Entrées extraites
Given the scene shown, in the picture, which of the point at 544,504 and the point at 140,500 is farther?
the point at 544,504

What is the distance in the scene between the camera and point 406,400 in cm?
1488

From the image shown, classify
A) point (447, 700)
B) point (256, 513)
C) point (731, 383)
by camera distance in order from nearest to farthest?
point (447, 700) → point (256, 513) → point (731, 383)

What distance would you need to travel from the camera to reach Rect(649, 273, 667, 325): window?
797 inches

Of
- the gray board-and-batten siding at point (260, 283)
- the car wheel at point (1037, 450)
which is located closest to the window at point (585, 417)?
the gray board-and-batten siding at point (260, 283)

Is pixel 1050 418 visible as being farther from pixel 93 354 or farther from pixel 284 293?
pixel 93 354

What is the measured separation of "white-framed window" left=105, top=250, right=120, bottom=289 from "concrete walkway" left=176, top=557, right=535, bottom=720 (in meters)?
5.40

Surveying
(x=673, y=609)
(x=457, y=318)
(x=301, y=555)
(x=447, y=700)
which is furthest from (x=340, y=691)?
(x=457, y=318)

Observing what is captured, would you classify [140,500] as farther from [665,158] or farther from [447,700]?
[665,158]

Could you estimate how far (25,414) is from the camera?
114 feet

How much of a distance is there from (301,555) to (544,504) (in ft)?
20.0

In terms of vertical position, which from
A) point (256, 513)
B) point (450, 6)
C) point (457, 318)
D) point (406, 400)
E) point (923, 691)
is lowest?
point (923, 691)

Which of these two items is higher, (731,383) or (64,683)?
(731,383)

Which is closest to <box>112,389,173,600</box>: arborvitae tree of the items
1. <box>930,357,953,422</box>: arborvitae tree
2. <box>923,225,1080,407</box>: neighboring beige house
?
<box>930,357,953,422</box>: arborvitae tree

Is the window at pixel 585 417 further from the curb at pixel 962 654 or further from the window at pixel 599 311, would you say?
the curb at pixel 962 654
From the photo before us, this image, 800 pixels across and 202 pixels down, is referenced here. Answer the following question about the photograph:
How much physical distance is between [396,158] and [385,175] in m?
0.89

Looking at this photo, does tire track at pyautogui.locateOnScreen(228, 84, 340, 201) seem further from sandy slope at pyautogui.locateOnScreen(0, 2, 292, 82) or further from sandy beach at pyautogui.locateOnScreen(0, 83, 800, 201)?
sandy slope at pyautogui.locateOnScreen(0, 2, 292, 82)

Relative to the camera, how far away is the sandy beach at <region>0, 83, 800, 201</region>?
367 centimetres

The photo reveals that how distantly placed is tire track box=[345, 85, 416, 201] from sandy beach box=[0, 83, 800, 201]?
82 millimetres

Travail attendu: Citez intégralement toutes les entrées ci-dessus, sans rien y modifier.

Bonne réponse:
Given the scene shown, in the picture, which of the point at 544,504 and the point at 140,500 is farther?
the point at 544,504

What is the distance in the scene between the camera and point 406,400 in cm?
1488

From the image shown, classify
A) point (447, 700)
B) point (256, 513)
C) point (731, 383)
by camera distance in order from nearest to farthest?
point (447, 700) → point (256, 513) → point (731, 383)

What distance would you need to travel from the camera to reach Rect(649, 273, 667, 325): window?
797 inches

Of
- the gray board-and-batten siding at point (260, 283)
- the car wheel at point (1037, 450)
which is located closest to the window at point (585, 417)?
the gray board-and-batten siding at point (260, 283)

Is pixel 1050 418 visible as being farther from pixel 93 354 or farther from pixel 284 293?
pixel 93 354

What is the measured separation of "white-framed window" left=105, top=250, right=120, bottom=289 from "concrete walkway" left=176, top=557, right=535, bottom=720 (in meters)?
5.40

Surveying
(x=673, y=609)
(x=457, y=318)
(x=301, y=555)
(x=447, y=700)
which is furthest from (x=340, y=691)?
(x=457, y=318)

Observing what is captured, would you classify [140,500] as farther from [665,158] or farther from [447,700]?
[665,158]

Could you estimate how far (25,414) is from the camera?
114 feet

How much of a distance is there from (301,555) to (544,504) (in ft)?
20.0

In terms of vertical position, which from
A) point (256, 513)
B) point (450, 6)
C) point (457, 318)
D) point (406, 400)
E) point (923, 691)
is lowest?
point (923, 691)

Which of these two items is higher, (731,383) or (64,683)?
(731,383)

Which is closest to <box>112,389,173,600</box>: arborvitae tree of the items
1. <box>930,357,953,422</box>: arborvitae tree
2. <box>923,225,1080,407</box>: neighboring beige house
?
<box>930,357,953,422</box>: arborvitae tree

Is the window at pixel 585 417 further from the curb at pixel 962 654 or further from the window at pixel 599 311, would you say?
the curb at pixel 962 654
From the photo before us, this image, 800 pixels across and 202 pixels down, is referenced here. Answer the following question about the photograph:
How much physical distance is between [396,158] and [385,175] in m?
0.89

Looking at this photo, does tire track at pyautogui.locateOnScreen(228, 84, 340, 201) seem further from sandy slope at pyautogui.locateOnScreen(0, 2, 292, 82) or further from sandy beach at pyautogui.locateOnScreen(0, 83, 800, 201)?
sandy slope at pyautogui.locateOnScreen(0, 2, 292, 82)

Relative to the camera, how far away is the sandy beach at <region>0, 83, 800, 201</region>?
367 centimetres

The photo reveals that how distantly placed is tire track box=[345, 85, 416, 201] from sandy beach box=[0, 83, 800, 201]?
82 millimetres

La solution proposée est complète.